23-11-2024 11:51 PM Jerusalem Timing

L’iconoclaste Erdogan ravive les inquiétudes pour l’économie turque

L’iconoclaste Erdogan ravive les inquiétudes pour l’économie turque

Ce serait la fin du miracle turque

L'ère "chinoise" de l'économie turque paraît désormais révolue et ses performances à venir commencent à susciter l'inquiétude des investisseurs, nourrie par des déclarations iconoclastes et à l'emporte-pièce du président Recep Tayyip Erdogan.
   
Illustrée par des pics de croissance de plus de 8% en 2010 et 2011, le spectaculaire bond en avant accompli par la Turquie depuis l'arrivée au pouvoir du Parti de la justice et du développement (AKP) en 2002 constitue une des clés de la longévité de M. Erdogan à la tête du pays et son principal argument de vente pour s'y maintenir.
   
Mais à quatre mois des prochaines élections législatives, la crise de la zone euro, les conflits voisins en Irak et en Syrie ont sérieusement écorné ce bilan.
   
En outre, la persistance de vives tensions politiques au sein du pays a sérieusement refroidi les ardeurs des marchés. D'autant qu'elles impliquent directement le chef de l'Etat, embarqué depuis des mois dans une guerre avec "sa" banque centrale, qu'il accuse de maintenir des taux d'intérêt élevés nuisibles à la croissance.
   
Ses dernières sorties sur ce thème ont contribué à affaiblir la livre turque (LT), tombée cette semaine à un plus bas historique de 2,50 TL pour un dollar avant de se ressaisir.

§ DONNÉES DE L'EXERCICE:
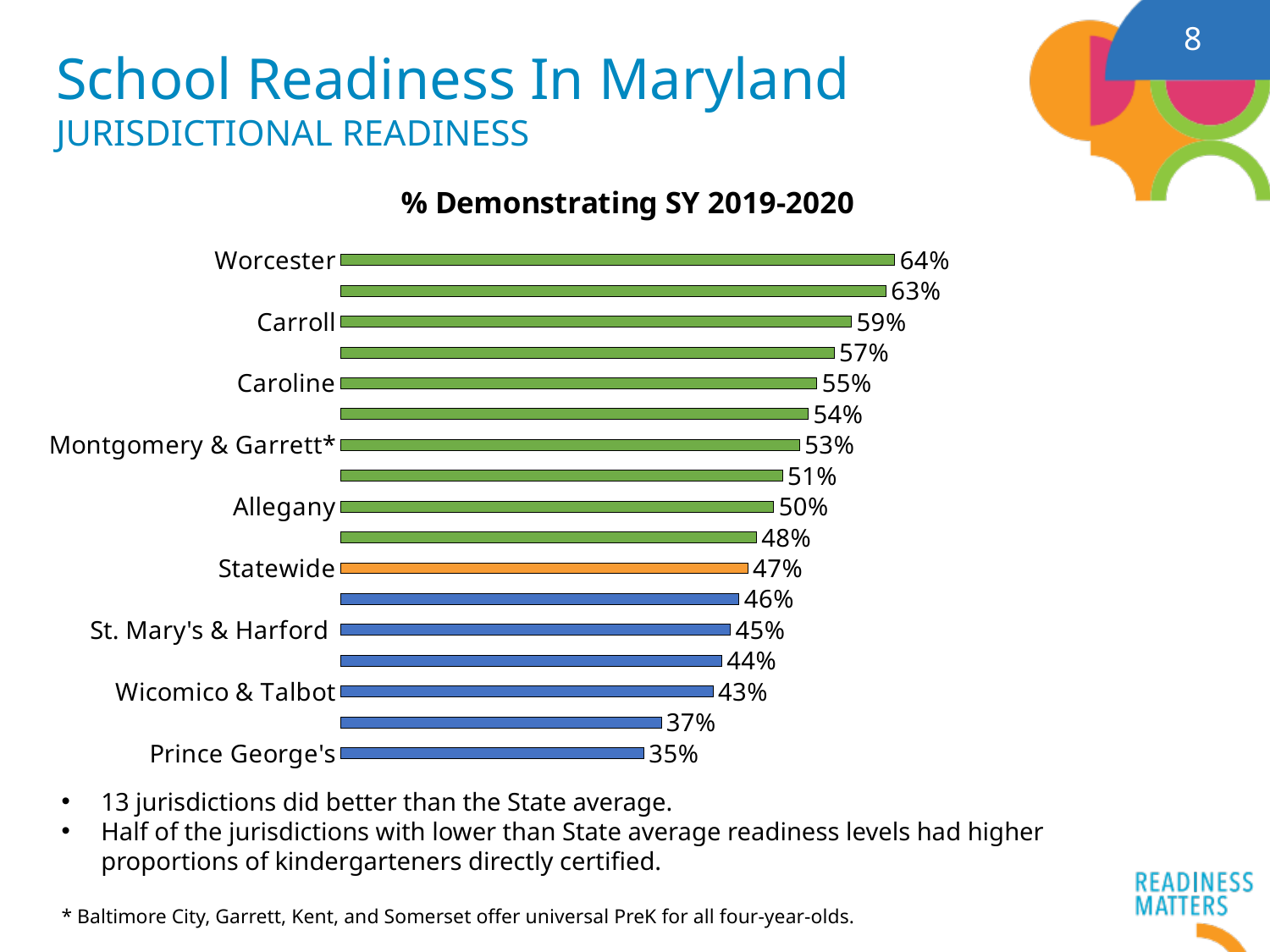
What is the value for Worcester? 64% What is the difference between the values for Worcester and Statewide? 17% What is the value for Statewide? 47% How many bars are plotted in the chart? 17 Which labeled category has the lowest value? Prince George's Which is larger, the value for Allegany or the value for Wicomico & Talbot? Allegany What is the value for Prince George's? 35% Which labeled category has the highest value? Worcester What is the value for Montgomery & Garrett*? 53% What is the title of the chart? % Demonstrating SY 2019-2020 What is the difference between the values for Carroll and Caroline? 4% What kind of chart is shown on the slide? Bar chart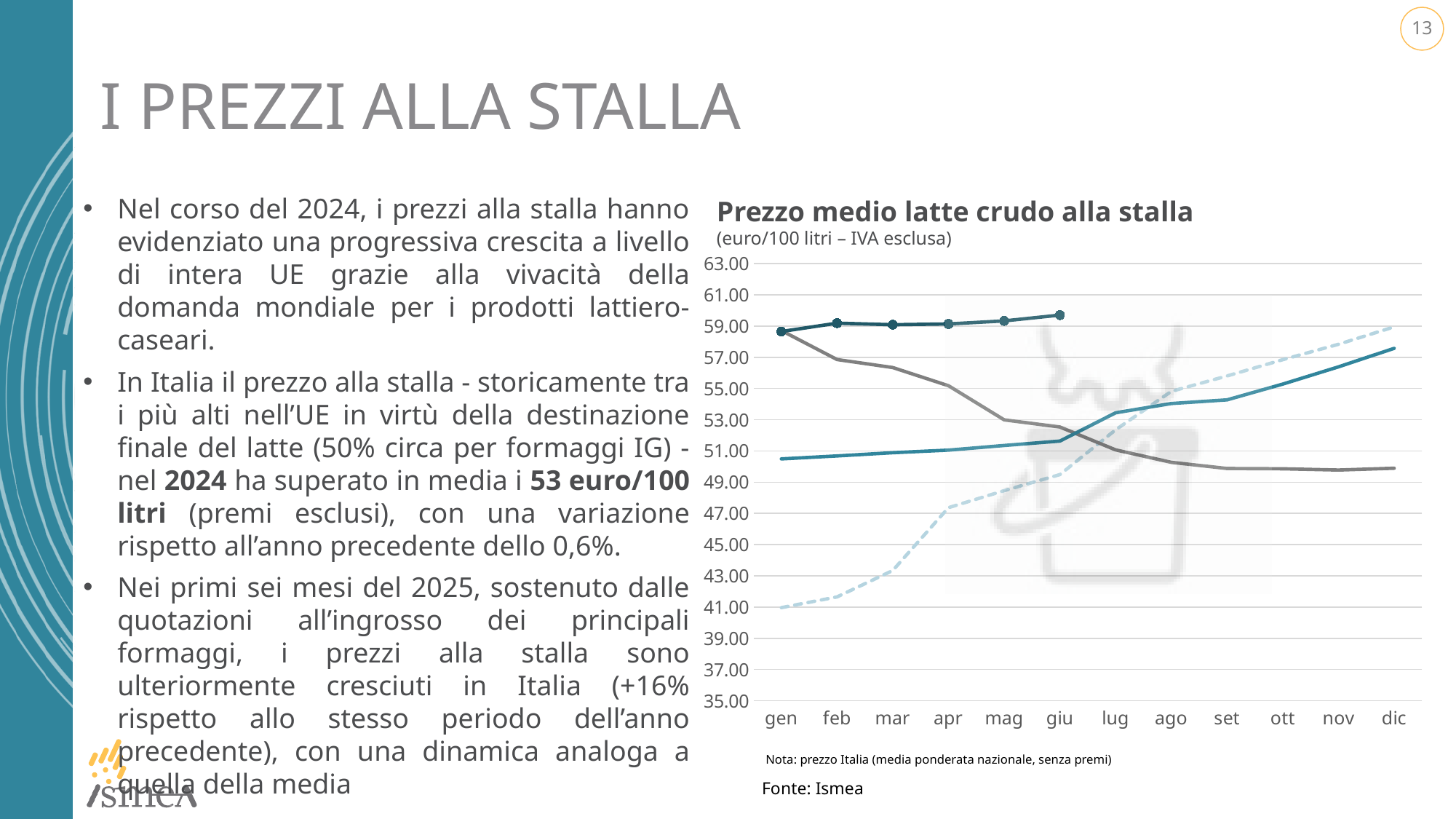
Does the dashed light-blue line rise or fall from gen to dic? rise Is the value of the grey line in dic greater or less than 51.00? less Is the value of the dashed light-blue line in gen greater or less than 43.00? less Is the value of the line with circular markers in giu greater or less than 57.00? greater What unit is given in the chart's subtitle? euro/100 litri – IVA esclusa What kind of chart is shown on the slide? line chart In gen, which is larger: the value of the grey line or the value of the dashed light-blue line? the grey line Does the solid teal line rise or fall from gen to dic? rise What is the title of the chart? Prezzo medio latte crudo alla stalla How many months are shown on the x axis of the chart? 12 Does the grey line rise or fall from gen to dic? fall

§ QUESTIONS À TRAITER:
A. Recopiez à l'identique le passage de l'article sur l'économie turque qui commence aux mots "Illustrée par des" et s'arrête après "à la croissance.".
B. Selon l'article sur l'économie turque, à quel niveau la livre turque est-elle tombée cette semaine face au dollar ?

§ RÉPONSES PAR POINT:
A.
Illustrée par des pics de croissance de plus de 8% en 2010 et 2011, le spectaculaire bond en avant accompli par la Turquie depuis l'arrivée au pouvoir du Parti de la justice et du développement (AKP) en 2002 constitue une des clés de la longévité de M. Erdogan à la tête du pays et son principal argument de vente pour s'y maintenir.
   
Mais à quatre mois des prochaines élections législatives, la crise de la zone euro, les conflits voisins en Irak et en Syrie ont sérieusement écorné ce bilan.
   
En outre, la persistance de vives tensions politiques au sein du pays a sérieusement refroidi les ardeurs des marchés. D'autant qu'elles impliquent directement le chef de l'Etat, embarqué depuis des mois dans une guerre avec "sa" banque centrale, qu'il accuse de maintenir des taux d'intérêt élevés nuisibles à la croissance.

B. À un plus bas historique de 2,50 TL pour un dollar.